Apple and Google Company

Different companies can vary in their operations, level of demand for their products, and type of products they produce. This term paper provides an analysis of Apple and Google Company. Apple produces tangible goods such as phones, computers, and tablets, whereas Google produces services for its customers. Both companies have managed to position themselves successfully in the market and have remained competitive over the years.

Apple Company

Product Description and Usage

Apple Inc. is a US based company that sells consumer electronics, computers, and software and provides related services (Apple Store, 2015). Apple mainly produces electronic devices used for communication purposes. The main products of Apple Inc. are iMac, iPod, iPhone, and its latest advanced product, iPad. Most of the products such as iPhone and iPad are used for communication purposes (Doyle, 2006). IMacs are used for computing services while iPods are used as storage devices for video and audio files. Apple Company has been very successful in innovation and creation of new products. The companys reputation for high-quality products has helped it to win customer loyalty and trust. However, it has been facing competition from Samsung, HP, Dell and other software producers. Lately, Apple Inc. has changed its operations from an innovative computer producer to a completely electronic company (Apple Store, 2015).

Work instructions:
#1 Write out the passage of the Apple and Google paper that begins at the words "Different companies can" and stops after "over the years.".
#2 Continue the Apple and Google paper from the point where it ends.
The listing is not required for any of this work.

Given records:
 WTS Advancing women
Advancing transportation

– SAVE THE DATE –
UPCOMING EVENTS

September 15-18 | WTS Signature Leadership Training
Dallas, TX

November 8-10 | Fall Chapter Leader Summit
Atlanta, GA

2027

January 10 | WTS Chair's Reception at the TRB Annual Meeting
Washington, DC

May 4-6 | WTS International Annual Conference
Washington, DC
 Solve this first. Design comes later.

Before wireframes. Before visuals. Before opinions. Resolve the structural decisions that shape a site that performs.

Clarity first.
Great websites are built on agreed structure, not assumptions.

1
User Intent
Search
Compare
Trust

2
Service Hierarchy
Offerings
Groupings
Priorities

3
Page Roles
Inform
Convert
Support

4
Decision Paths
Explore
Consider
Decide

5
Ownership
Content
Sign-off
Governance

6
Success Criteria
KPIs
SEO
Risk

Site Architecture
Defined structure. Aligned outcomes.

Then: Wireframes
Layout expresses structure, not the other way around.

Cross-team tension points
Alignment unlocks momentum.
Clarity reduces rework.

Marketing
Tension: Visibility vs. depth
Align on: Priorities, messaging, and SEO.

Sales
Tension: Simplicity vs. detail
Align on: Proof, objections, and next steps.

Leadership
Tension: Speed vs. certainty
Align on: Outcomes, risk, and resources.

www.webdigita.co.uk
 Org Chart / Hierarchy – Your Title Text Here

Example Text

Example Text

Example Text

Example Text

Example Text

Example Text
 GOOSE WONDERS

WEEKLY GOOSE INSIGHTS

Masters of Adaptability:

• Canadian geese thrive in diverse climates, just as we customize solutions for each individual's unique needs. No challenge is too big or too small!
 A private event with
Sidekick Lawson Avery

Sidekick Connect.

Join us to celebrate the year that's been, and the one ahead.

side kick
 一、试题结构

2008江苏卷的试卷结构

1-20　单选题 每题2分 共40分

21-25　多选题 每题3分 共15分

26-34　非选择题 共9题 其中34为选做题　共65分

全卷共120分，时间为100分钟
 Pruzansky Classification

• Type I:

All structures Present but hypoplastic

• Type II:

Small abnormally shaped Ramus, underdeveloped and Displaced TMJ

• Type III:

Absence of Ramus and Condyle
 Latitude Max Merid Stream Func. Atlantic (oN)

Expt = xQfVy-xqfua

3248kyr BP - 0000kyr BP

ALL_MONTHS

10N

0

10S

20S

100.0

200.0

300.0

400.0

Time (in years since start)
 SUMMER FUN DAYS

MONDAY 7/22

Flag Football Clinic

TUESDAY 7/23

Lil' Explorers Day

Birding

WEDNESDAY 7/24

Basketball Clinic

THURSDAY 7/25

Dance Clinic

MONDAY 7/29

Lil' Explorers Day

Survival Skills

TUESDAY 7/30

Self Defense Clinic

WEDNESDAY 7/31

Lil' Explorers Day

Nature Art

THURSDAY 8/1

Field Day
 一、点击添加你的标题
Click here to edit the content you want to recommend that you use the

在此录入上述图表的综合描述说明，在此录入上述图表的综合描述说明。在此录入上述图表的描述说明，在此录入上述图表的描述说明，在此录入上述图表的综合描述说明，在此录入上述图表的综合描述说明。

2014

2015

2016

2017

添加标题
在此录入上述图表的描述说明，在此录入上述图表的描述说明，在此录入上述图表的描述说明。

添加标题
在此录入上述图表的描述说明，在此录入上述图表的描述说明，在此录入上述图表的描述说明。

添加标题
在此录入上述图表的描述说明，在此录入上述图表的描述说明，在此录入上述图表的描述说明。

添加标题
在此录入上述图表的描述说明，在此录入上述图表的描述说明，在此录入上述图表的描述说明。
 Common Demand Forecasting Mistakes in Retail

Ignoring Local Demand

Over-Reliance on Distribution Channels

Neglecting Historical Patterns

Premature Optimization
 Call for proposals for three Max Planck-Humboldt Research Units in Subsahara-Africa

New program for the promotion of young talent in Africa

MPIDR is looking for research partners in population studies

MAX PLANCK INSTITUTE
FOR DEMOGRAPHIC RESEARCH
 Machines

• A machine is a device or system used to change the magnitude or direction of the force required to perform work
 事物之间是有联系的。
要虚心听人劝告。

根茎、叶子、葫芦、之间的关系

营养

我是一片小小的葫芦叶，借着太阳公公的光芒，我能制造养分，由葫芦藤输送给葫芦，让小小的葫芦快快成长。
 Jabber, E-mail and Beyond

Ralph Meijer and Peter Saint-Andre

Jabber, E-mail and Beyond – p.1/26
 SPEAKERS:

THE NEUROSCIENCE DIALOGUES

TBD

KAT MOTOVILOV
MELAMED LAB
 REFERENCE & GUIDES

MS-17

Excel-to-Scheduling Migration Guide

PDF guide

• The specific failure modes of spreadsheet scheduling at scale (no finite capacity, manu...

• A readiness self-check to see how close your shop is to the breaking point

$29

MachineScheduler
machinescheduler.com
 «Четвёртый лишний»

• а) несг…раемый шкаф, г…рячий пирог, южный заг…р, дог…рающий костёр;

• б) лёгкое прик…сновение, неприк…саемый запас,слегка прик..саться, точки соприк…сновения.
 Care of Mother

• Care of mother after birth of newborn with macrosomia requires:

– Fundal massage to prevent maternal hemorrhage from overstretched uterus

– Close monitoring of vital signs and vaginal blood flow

Per-task answers:
#1
Different companies can vary in their operations, level of demand for their products, and type of products they produce. This term paper provides an analysis of Apple and Google Company. Apple produces tangible goods such as phones, computers, and tablets, whereas Google produces services for its customers. Both companies have managed to position themselves successfully in the market and have remained competitive over the years.

#2
Factors Affecting Demand

Factors that determine demand for Apple products are the price of substitute goods, advertising, future prospects on prices, an increase in the demand for paired products, and price. As the prices of substitutes of Apple go up, the demand for Apple products increases. For instance, when the prices for Samsung products increase, then the demand for Apple products increases. Advertising of Apple products also increases its demand. Consumers become aware of benefits of products, and thus demand rises. For example, the rise of OS X operating system increases the demand for Macintosh computers from Apple since there are no other computers that can use this system. The increase in products prices leads to a decrease in demand for products. For instance, if Apple increases prices of its product, then demand decreases.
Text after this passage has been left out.